The 47-47 vote along strict party lines fell short of the 60 yes votes required to launch debate in the 100-member Senate on a bill titled the Domestic Terrorism Prevention Act.
The vote effectively blocked the bill which would have authorized federal agencies to monitor and report jointly on domestic terrorism within the United States, including incidents related to white supremacy.
Republicans said the legislation was unnecessary as Democratic President Joe Biden already had the authority to organize his administration's response to violent extremism.
Democrats said the bill was needed to bolster the federal government's response to rising incidents of violent extremism. They said amendments to any such bill could address potential restrictions on guns.
Mass shootings in recent years have provoked discussion in Congress on what to do about gun violence but little action as the two parties are deeply divided on gun restrictions.
Americans have little confidence in Congress' ability to solve the problem, with a Reuters/Ipsos poll on Tuesday showing that just 35% believe lawmakers will act. read more
The House of Representatives passed the domestic terrorism bill along party lines last week, after an avowed white supremacist killed the 10 Black people in a livestreamed shooting at a supermarket in Buffalo, New York, on May 14.
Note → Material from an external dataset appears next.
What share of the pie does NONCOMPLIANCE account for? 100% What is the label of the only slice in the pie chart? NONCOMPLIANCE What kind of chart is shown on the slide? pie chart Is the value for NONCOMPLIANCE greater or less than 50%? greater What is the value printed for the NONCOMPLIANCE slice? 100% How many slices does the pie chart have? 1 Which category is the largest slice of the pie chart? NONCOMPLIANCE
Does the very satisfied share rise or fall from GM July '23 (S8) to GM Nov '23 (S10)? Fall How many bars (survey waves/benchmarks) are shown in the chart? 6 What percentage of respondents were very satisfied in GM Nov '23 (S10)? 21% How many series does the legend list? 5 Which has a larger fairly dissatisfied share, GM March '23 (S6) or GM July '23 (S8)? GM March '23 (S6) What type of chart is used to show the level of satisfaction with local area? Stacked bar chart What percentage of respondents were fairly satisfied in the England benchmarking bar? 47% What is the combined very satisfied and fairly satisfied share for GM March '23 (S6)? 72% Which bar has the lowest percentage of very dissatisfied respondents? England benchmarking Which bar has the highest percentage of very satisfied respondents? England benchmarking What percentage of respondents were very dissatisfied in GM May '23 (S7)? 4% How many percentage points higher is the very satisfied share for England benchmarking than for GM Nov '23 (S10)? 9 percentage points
On Tuesday, a gunman stormed a school in Uvalde, Texas, and killed the 9- and 10-year-old children and two teachers.
Senate Democrats and some Republicans have discussed the possibility of bipartisan legislation to address mass shootings, including proposals to expand background checks for gun purchasers and to keep guns out of the hands of the mentally ill.
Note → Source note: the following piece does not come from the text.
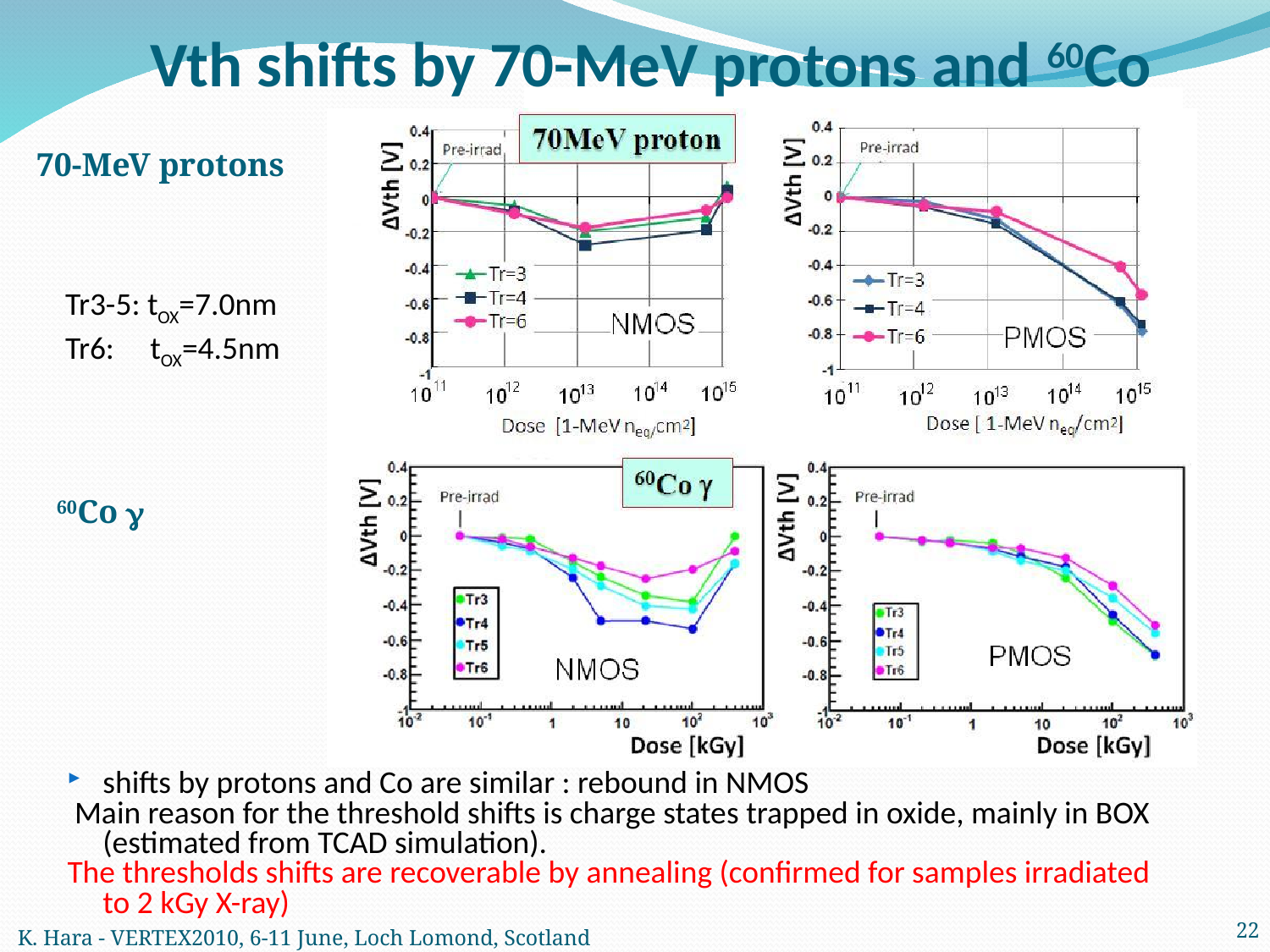
In the bottom-right 60Co γ PMOS chart, is the value for Tr6 at a dose of 10^2 kGy greater or less than -0.4? greater What kind of chart is the top-left chart labelled 70MeV proton NMOS? line chart In the bottom-left 60Co γ NMOS chart, is the value for Tr4 at a dose of 10^2 kGy greater or less than -0.4? less In the top-right 70MeV proton PMOS chart, which series has the higher ΔVth at a dose of 10^15, Tr=4 or Tr=6? Tr=6 In the top-left 70MeV proton NMOS chart, is the value for Tr=4 at a dose of 10^13 greater or less than -0.2? less In the bottom-left 60Co γ NMOS chart, which series has the lower ΔVth at a dose of 10 kGy, Tr4 or Tr6? Tr4 What are the legend entries of the bottom-right 60Co γ PMOS chart? Tr3, Tr4, Tr5, Tr6 What is the x-axis label of the bottom-left 60Co γ NMOS chart? Dose [kGy] How many series does the legend of the bottom-left 60Co γ NMOS chart list? 4 In the top-right 70MeV proton PMOS chart, do the ΔVth values rise or fall as the dose increases? fall How many series does the legend of the top-left 70MeV proton NMOS chart list? 3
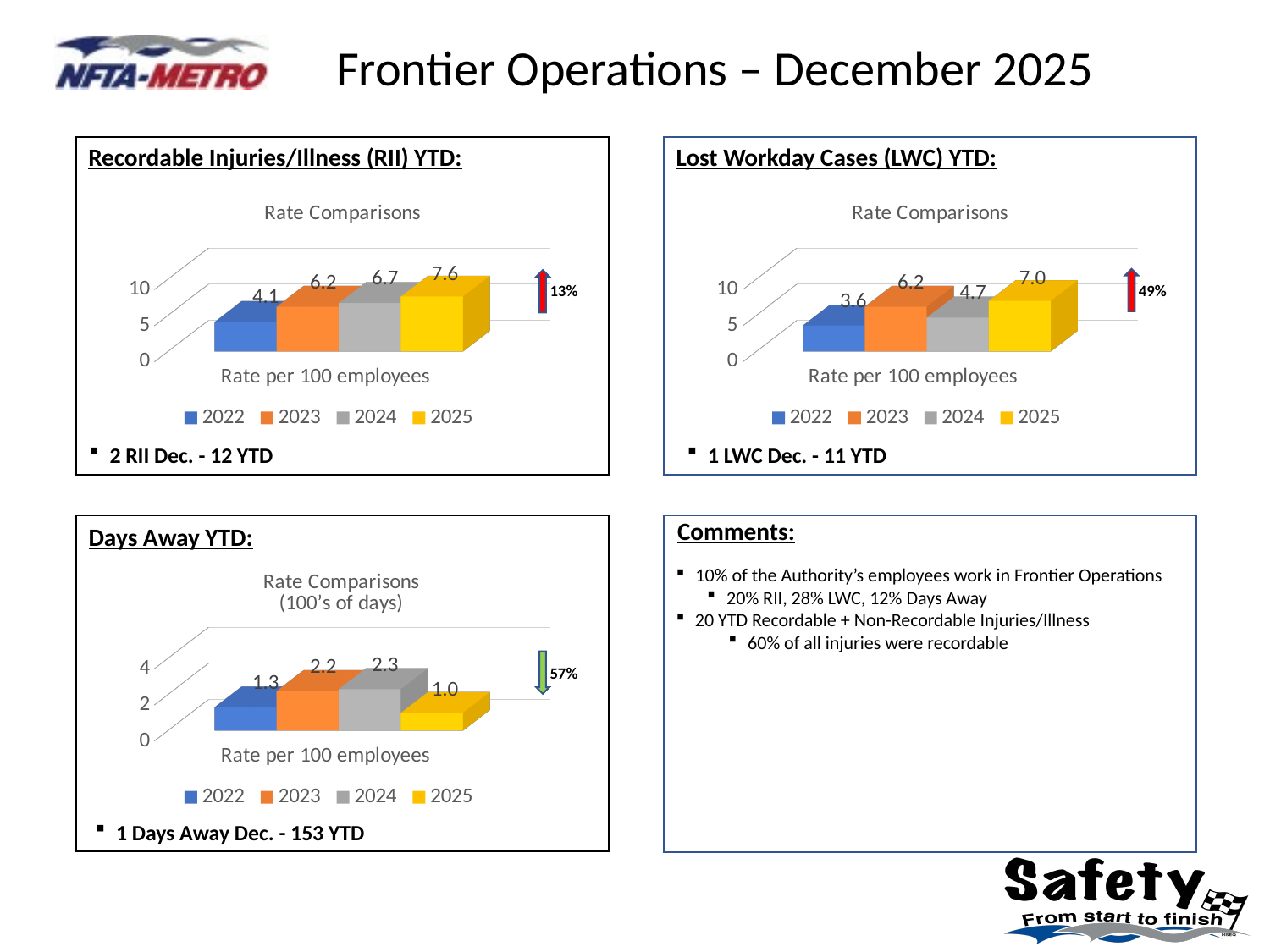
In the Recordable Injuries/Illness (RII) YTD chart, what is the difference between the 2025 and 2022 values? 3.5 How many series does the legend list in the Lost Workday Cases (LWC) YTD chart? 4 In the Recordable Injuries/Illness (RII) YTD chart, what is the value for 2025? 7.6 In the Days Away YTD chart, what is the value for 2025? 1.0 What kind of chart is the Days Away YTD chart? bar chart In the Days Away YTD chart, what is the difference between the 2024 and 2025 values? 1.3 In the Lost Workday Cases (LWC) YTD chart, which year has the highest rate? 2025 In the Lost Workday Cases (LWC) YTD chart, which is larger, the value for 2023 or the value for 2024? 2023 In the Recordable Injuries/Illness (RII) YTD chart, which year has the lowest rate? 2022 In the Days Away YTD chart, which year has the highest value? 2024 In the Lost Workday Cases (LWC) YTD chart, what is the value for 2024? 4.7 In the Recordable Injuries/Illness (RII) YTD chart, do the values rise or fall from 2022 to 2025? rise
Some 79% of Americans - including 78% of Republicans - are more likely to vote for a candidate in November's congressional election who supports passing red flag laws of that kind, the Reuters/Ipsos poll found.
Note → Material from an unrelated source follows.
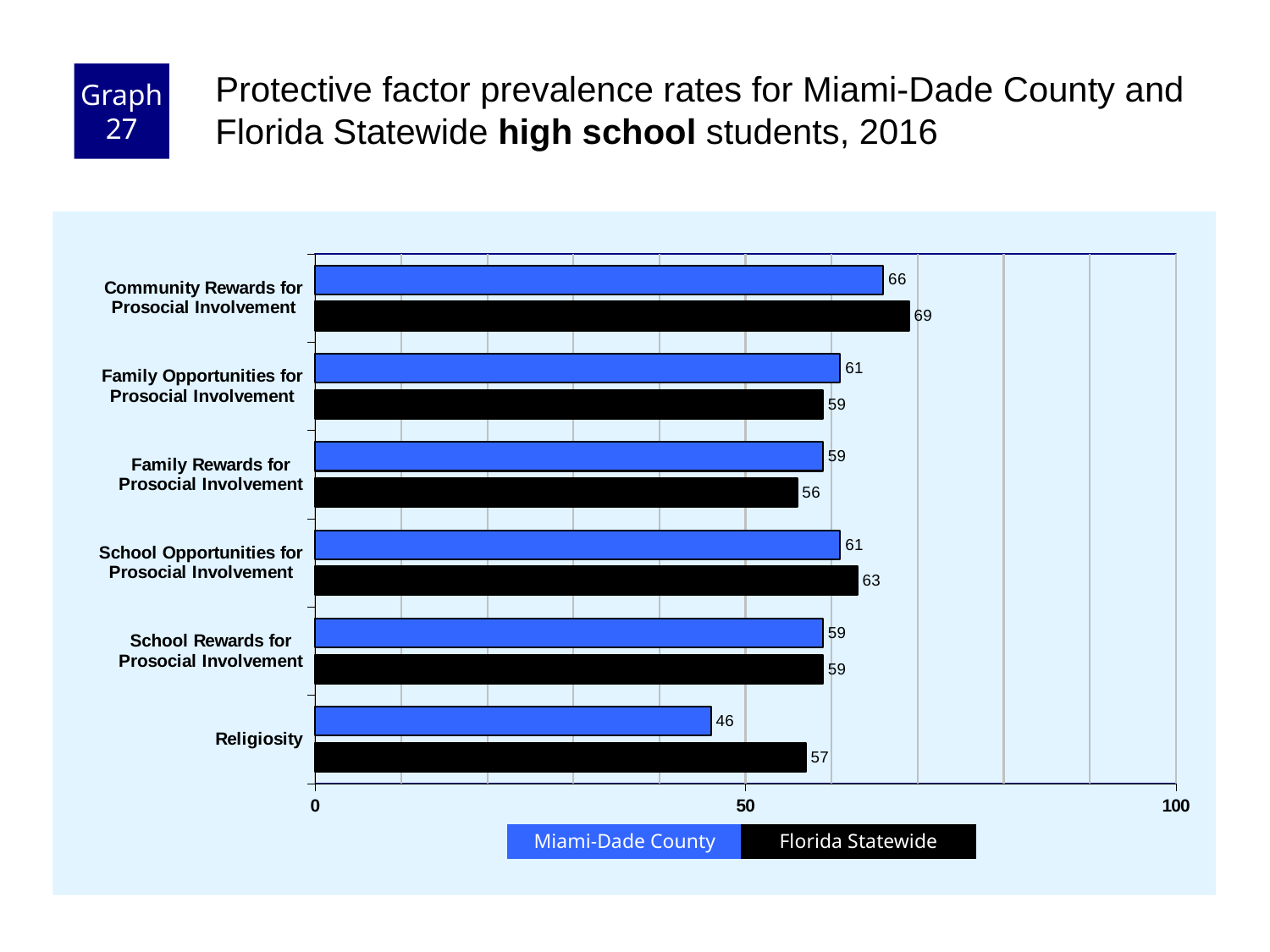
How many series does the legend list? 2 What is the difference between the Florida Statewide and Miami-Dade County values for Religiosity? 11 Which category has the highest Florida Statewide value? Community Rewards for Prosocial Involvement What is the difference between the Florida Statewide and Miami-Dade County values for Community Rewards for Prosocial Involvement? 3 Is the Miami-Dade County value for Religiosity greater or less than 50? less What is the Florida Statewide value for Family Rewards for Prosocial Involvement? 56 Which category has the lowest Miami-Dade County value? Religiosity What kind of chart is shown on the slide? bar chart How many protective factor categories are shown on the chart? 6 What is the Miami-Dade County value for Community Rewards for Prosocial Involvement? 66 For School Opportunities for Prosocial Involvement, which is larger: the Miami-Dade County value or the Florida Statewide value? Florida Statewide What is the Florida Statewide value for Religiosity? 57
Senate Majority Leader Chuck Schumer said that at least five Democratic lawmakers including Senator Chris Murphy have reached out to Republicans about possible measures related to gun and school safety.
Murphy, a leading advocate for gun restrictions, told a news conference that talks with Republicans were expected on Thursday and would continue through next week. But the odds are slim at best that the Senate will enact any bill to restrict guns.
"None of us are under any illusions that this will be easy," Schumer said on the Senate floor, accusing Republicans of being in the "vice grip" of the U.S. gun lobby. But he added: "We need to give it a short amount of time to try."
Schumer's Republican counterpart, Minority Leader Mitch McConnell, told reporters that any proposal capable of passing the Senate would need to be limited to address "the facts" of the Texas massacre. He did not elaborate but Republicans broadly oppose new gun restrictions that would infringe on the rights of law-abiding gun owners.
Other Republicans expressed potential interest in red-flag legislation that would encourage states to deny firearms to anyone found mentally unstable or dangerous, possibly using unspent COVID-19 funding to pay for the initiative.
With the 100-seat Senate split 50-50, gun legislation would need 10 Republican votes to meet the chamber's 60-vote threshold for passing most bills.